Post by: David E on November 15, 2006, 10:30:21 PM
Definitely very odd looking – from an aesthetic point of view, odd numbered groups of three or five look more pleasing. The marriage of three to eight just doesn't work!

Is the divider fixed to the plate? I assumed it was.
Title: Aesthetics after commercial expediency?
Post by: Glen on November 15, 2006, 10:40:08 PM
Maybe the plunger (for the divider) was used with other moulds (exterior). This match may have been simply expedient.

Also, with no exterior or interior moulded pattern, the panels (and subsequently the "out of sync" appearance) is emphasised.

Glen
Title: Aesthetics after commercial expediency?
Post by: David E on November 15, 2006, 10:45:18 PM
Wouldn't the plunger have formed the complete inside of the bowl as well? Sorry, I'm digressing slightly... :roll: but this might show up elsewhere, as Glen was intimating.

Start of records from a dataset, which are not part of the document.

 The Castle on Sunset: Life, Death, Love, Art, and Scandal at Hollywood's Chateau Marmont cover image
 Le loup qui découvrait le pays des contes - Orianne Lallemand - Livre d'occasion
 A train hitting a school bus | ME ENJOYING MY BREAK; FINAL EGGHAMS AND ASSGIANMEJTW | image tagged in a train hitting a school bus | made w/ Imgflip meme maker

What surprises me is that the designer ever allowed such an unholy trinity!
Title: Aesthetics after commercial expediency?
Post by: Frank on November 16, 2006, 12:31:44 AM
Perhaps this was why the glass industry was so often criticised for poor use of designers. But then I recently came across an academic remark 1950ish, that artists had no place in industry!

Or was this the reason for that academics remark - this piece perhaps the design of an artist challenging the conventional ethic, with an classical art training that included the understanding and use of the golden ratios.
Title: Aesthetics after commercial expediency?
Post by: Ivo on November 16, 2006, 06:55:54 AM
I would think the whole set of different plates & cups & whatnots was designed carefully - and somewhere at the last moment the factory decided they needed a plate with a divider, so they just matched the mould bottom with the mould top and gave it no thought at all.
Title: Aesthetics after commercial expediency?
Post by: Sklounion on November 16, 2006, 07:27:33 AM
It surprises me that this happened, with this pattern, as the divider, (a shape characteristic of Inwald) is seen on other relatively plain patterns ie "Boule", where no ribs occur, "Argos" with six ribs, but its use for "Teplitz" looks quite incongruous.
I think this is probably factory improvisation as I cannot see Rudolf Schrötter actively having designed this.

Regards,

Marcus
Title: Aesthetics after commercial expediency?
Post by: Pinkspoons on November 16, 2006, 10:17:36 AM
Quote from: "Frank"
Perhaps this was why the glass industry was so often criticised for poor use of designers. But then I recently came across an academic remark 1950ish, that artists had no place in industry!


I remember reading in a book to do with the history of glass (the name of the book escapes me now, but it was probably The History Of Glass, or Glass: A History...  :lol: ) a similar remark from around the 1940s/50s by some chap who, if I recall correctly, was on a panel for some design award-giving board, decrying all the art-glass and glass designers as pointless frivolity and that the most important advancement in 20th century glass was Pyrex.

But within a decade or so the awards which were going to plain utilitarian glass from this design board were, the book noted, instead all going to decorative glass designers and manufacturers.